Pull out every line below that contains the word "scene", copying each one in full.

• Supplied material:

* Begin *

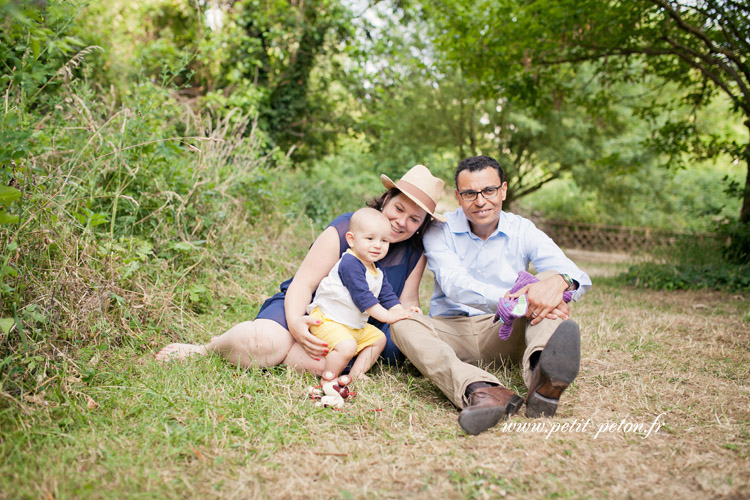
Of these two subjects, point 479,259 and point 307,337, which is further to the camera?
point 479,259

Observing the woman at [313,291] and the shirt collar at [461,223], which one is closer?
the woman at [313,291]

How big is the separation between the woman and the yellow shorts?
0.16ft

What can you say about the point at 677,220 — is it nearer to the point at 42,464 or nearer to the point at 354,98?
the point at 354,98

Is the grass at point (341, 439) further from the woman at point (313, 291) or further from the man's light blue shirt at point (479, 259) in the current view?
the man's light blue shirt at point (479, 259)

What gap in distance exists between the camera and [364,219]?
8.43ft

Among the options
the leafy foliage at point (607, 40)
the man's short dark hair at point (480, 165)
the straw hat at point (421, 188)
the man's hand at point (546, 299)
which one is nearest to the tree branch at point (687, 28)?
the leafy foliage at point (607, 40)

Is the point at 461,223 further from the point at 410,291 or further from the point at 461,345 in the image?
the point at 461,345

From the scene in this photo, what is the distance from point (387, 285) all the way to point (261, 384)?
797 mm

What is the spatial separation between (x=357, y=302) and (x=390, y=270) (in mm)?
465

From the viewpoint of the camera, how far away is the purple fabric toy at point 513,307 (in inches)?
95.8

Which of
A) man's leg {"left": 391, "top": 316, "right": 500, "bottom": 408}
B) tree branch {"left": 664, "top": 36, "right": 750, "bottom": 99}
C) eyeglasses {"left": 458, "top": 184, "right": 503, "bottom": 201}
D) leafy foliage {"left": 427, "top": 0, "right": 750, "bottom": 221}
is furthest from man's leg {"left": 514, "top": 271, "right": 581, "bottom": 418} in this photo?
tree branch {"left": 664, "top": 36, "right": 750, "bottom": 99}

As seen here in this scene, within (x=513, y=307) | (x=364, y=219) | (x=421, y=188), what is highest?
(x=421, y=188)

* End *
* Begin *

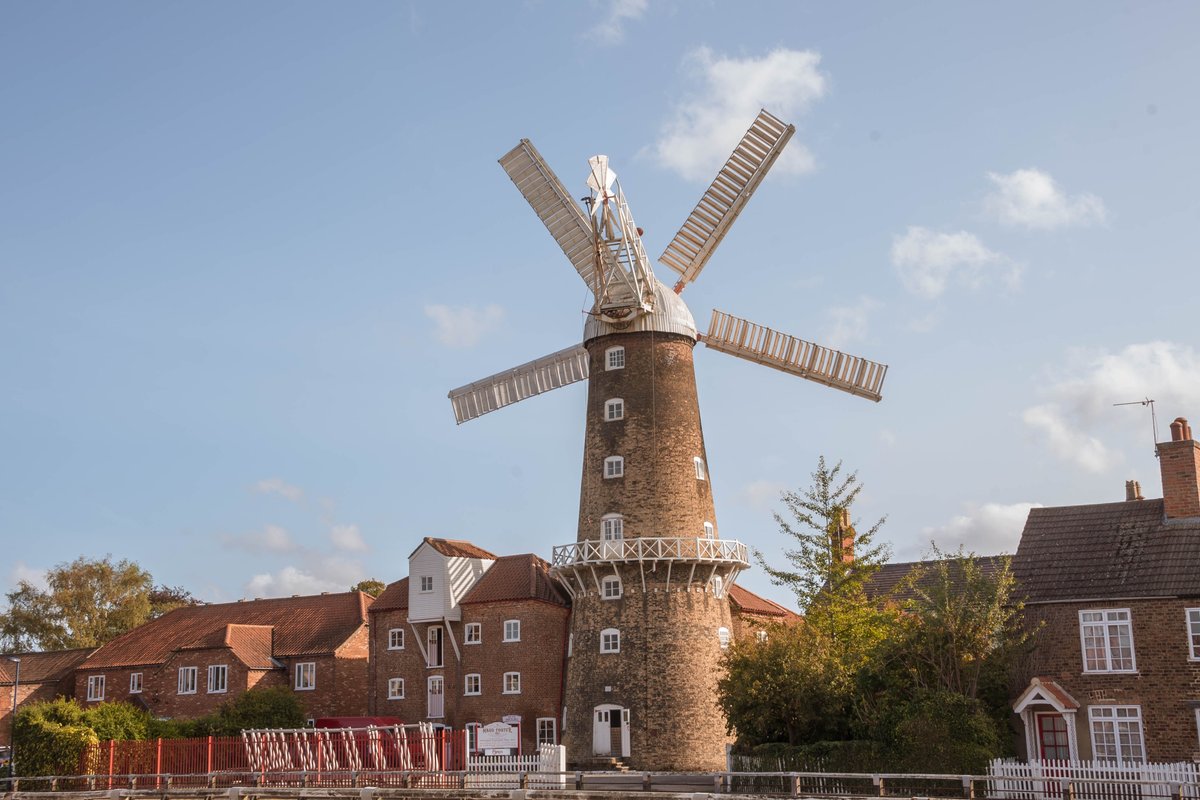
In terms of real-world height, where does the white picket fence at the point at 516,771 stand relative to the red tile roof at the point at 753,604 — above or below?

* End *

• Task solution:
From the scene in this photo, what is the distance from point (387, 285) all the way to point (261, 384)?
As seen here in this scene, within (x=513, y=307) | (x=364, y=219) | (x=421, y=188), what is highest?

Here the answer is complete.